Why don't we put a fly in the nose cone and see if we can bring it back alive?...Maybe we should put in two flies - and see if they'll propagate in orbit...Propagate, you know, multiply. Baby flies?

Baxter amiably recommends, "I thought maybe you'd like to be here when she wakes up," but Sheldrake shamelessly refuses to offer help even though he hears that Fran took an overdose of sleeping pills and is recovering after a "touch and go" night: "She left a letter. Would you like me to open it and read it to you?...I kept your name out of it. So there'll be no trouble, police-wise or newspaper-wise. You see, the doctor is a friend of mine. So we've been very lucky in that respect. Actually, he thinks she's my girl. No, he just jumped to the conclusion. Around here, I'm known as quite a ladies' man."

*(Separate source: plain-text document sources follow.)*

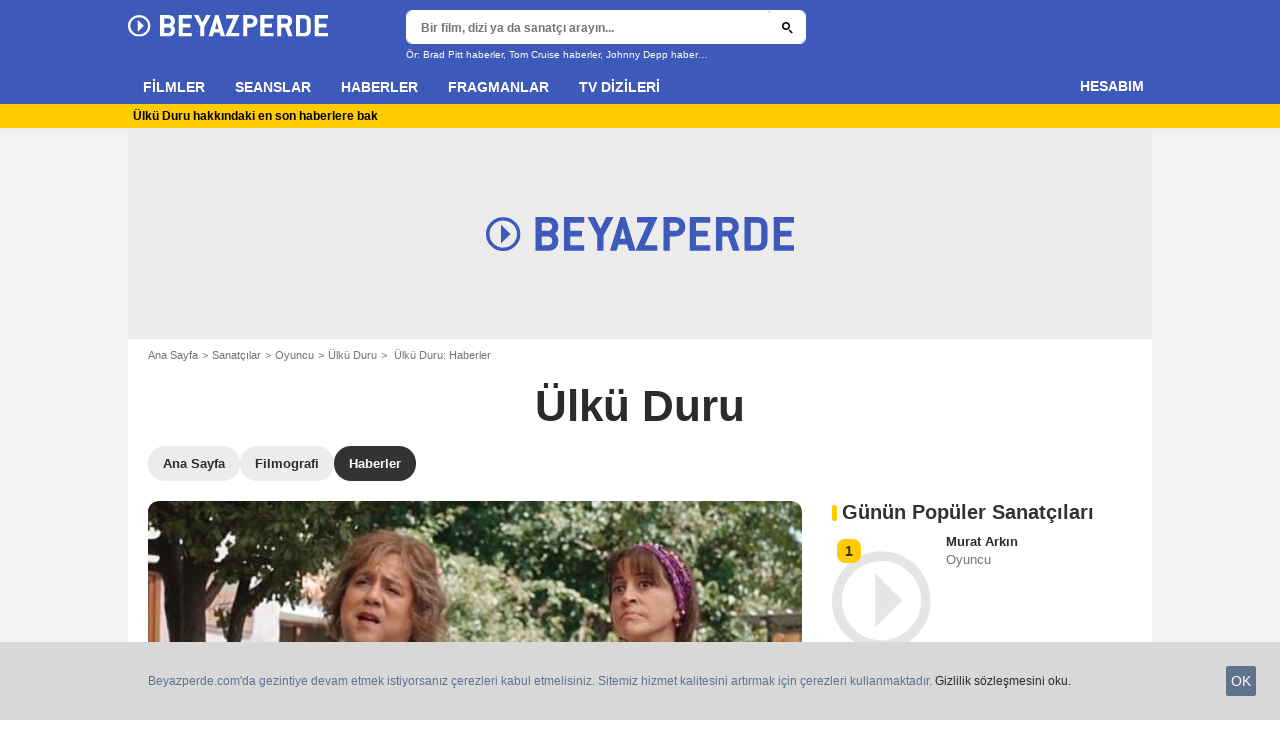

--- FILE ---
content_type: text/html; charset=utf-8
request_url: https://www.google.com/recaptcha/api2/aframe
body_size: 269
content:
<!DOCTYPE HTML><html><head><meta http-equiv="content-type" content="text/html; charset=UTF-8"></head><body><script nonce="qqtK4gGt5L2YoRM_gj0XNw">/** Anti-fraud and anti-abuse applications only. See google.com/recaptcha */ try{var clients={'sodar':'https://pagead2.googlesyndication.com/pagead/sodar?'};window.addEventListener("message",function(a){try{if(a.source===window.parent){var b=JSON.parse(a.data);var c=clients[b['id']];if(c){var d=document.createElement('img');d.src=c+b['params']+'&rc='+(localStorage.getItem("rc::a")?sessionStorage.getItem("rc::b"):"");window.document.body.appendChild(d);sessionStorage.setItem("rc::e",parseInt(sessionStorage.getItem("rc::e")||0)+1);localStorage.setItem("rc::h",'1768706921739');}}}catch(b){}});window.parent.postMessage("_grecaptcha_ready", "*");}catch(b){}</script></body></html>

--- FILE ---
content_type: application/javascript; charset=utf-8
request_url: https://fundingchoicesmessages.google.com/f/AGSKWxUj69nrsROSO0CIOjwtJX1ejLkO1sFNhGa8prlbDTgGBlFkOTquJRXY50jKhIIjLjIA7DXtWPpQnui6xHYcrIg5vMxIOU2iwRDs7lTEQwo_w9YsdWP_6X9_CJsFJz1R6ilz5OR4bE8WRHMq5kfDhgpQcntP1cnFcTFhD0DKx39vDn8wFv7FnDE9PUgr/_/ext/adform-/ad-refresh./ads2./fastclick160./video-ad.
body_size: -1291
content:
window['6b04b5eb-f2c0-4fad-941a-f68f7832e6bb'] = true;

As Bud helps her back on her feet ("It's always nice to have company for Christmas") and nurses her back to health, their relationship slowly starts to develop, although she is genuinely still in love with Sheldrake: "He doesn't give a damn about me...He's a liar. But that's not the worst part. The worst part is I still love him." When Mrs. Dreyfuss brings over a tray with "a little noodle soup with chicken - white meat - and a glass tea" for the ailing patient, she severely reprimands her neighbor with a speech:

You must eat and you must get healthy and you must forget him. Such a fine boy he seemed when he first moved in here - clean and cut - a regular Ivy Leaguer. Turns out he is King Farouk. (Mixing German and English) Mit the drinking, mit the cha-cha, mit the no napkins. A girl like you, for the rest of your life you want to cry in your noodle soup? Who needs it! You listen to me. You find yourself a nice, substantial man, a widower maybe, and settle down, instead of nashing all those sleeping pills, for what, for whom? for some Good Time Charlie?